Work to complete →
[a] In the forum discussion about OMT, which profession does the writer name while arguing that teaching nutrition to doctors is still worthwhile?
[b] Write the next reply in the forum discussion about OMT, picking up after its last post.

───── Extract ─────

Why hasn't this occurred yet?

I'm curious on your thoughts about the billing? What I'm gathering is that the effectiveness of the treatment has to be proven in order for insurance to cover it? Does this happen with other treatments as well?
 
I suppose this pushes the next question of whether or not that provides evidence for possibly the introduction of OMT into physical therapy schools or for mid level training in OMT.

Maybe. That said, I don't think there is an inherent problem with teaching it (or other skills) to physicians either. Just like I don't believe teaching nutrition to docs is a bad thing, even though we have dietitians.
 
Maybe. That said, I don't think there is an inherent problem with teaching it (or other skills) to physicians either. Just like I don't believe teaching nutrition to docs is a bad thing, even though we have dietitians.

Admittedly, I'd love to be taught more nutrition. But shrugs, I think i'll be telling my patients a lot more of nutrition advice than I will be practicing OMT.
 
Admittedly, I'd love to be taught more nutrition. But shrugs, I think i'll be telling my patients a lot more of nutrition advice than I will be practicing OMT.

───── Dataset extract ─────

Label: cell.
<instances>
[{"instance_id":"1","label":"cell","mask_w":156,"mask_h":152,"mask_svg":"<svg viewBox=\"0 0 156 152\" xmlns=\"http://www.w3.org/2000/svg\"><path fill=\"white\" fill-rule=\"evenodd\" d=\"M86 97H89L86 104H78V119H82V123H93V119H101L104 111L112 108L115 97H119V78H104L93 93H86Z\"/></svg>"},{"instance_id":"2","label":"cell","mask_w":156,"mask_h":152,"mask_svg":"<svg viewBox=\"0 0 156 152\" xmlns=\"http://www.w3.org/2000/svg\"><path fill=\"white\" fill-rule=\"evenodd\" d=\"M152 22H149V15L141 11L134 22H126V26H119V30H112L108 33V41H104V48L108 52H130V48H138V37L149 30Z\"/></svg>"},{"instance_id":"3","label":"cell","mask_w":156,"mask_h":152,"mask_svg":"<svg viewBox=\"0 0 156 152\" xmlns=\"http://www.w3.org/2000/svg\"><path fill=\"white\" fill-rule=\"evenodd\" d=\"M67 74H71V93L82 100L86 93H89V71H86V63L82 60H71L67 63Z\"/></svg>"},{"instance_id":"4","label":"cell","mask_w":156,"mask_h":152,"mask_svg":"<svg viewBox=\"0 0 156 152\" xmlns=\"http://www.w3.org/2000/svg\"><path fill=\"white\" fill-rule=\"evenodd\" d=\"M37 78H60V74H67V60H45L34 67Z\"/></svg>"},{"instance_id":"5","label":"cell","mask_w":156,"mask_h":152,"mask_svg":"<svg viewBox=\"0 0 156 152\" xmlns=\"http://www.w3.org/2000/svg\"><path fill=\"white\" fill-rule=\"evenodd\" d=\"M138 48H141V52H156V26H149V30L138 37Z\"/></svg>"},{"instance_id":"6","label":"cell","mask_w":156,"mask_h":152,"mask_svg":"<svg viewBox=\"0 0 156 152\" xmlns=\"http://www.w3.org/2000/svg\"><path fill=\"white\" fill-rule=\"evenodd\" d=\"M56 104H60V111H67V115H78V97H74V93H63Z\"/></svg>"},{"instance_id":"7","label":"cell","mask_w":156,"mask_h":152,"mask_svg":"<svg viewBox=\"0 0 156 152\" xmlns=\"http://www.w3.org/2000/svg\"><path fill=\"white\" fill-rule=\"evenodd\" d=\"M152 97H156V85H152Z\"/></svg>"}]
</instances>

─────

Response list →
[a] Dietitians

[b]
And there's nothing wrong with that. We don't force docs to emphasize adjunctive things, but if interest overlaps and docs have info that may benefit a patient's specific problem, why not?

I have a friend in PM&R that spends a good amount of time talking to patients about nutrition. Patients struggling with issues that would instantly benefit from weight loss love it. He has a specific interest in that area, and he relays that to patients.

Nutrition is going to be a part of the curriculum at some point. Even at my school at certain clinical sites they're offering courses during rotations that emphasize it. Not universal, and doesn't fit everyone's schedule, but its just a matter of time.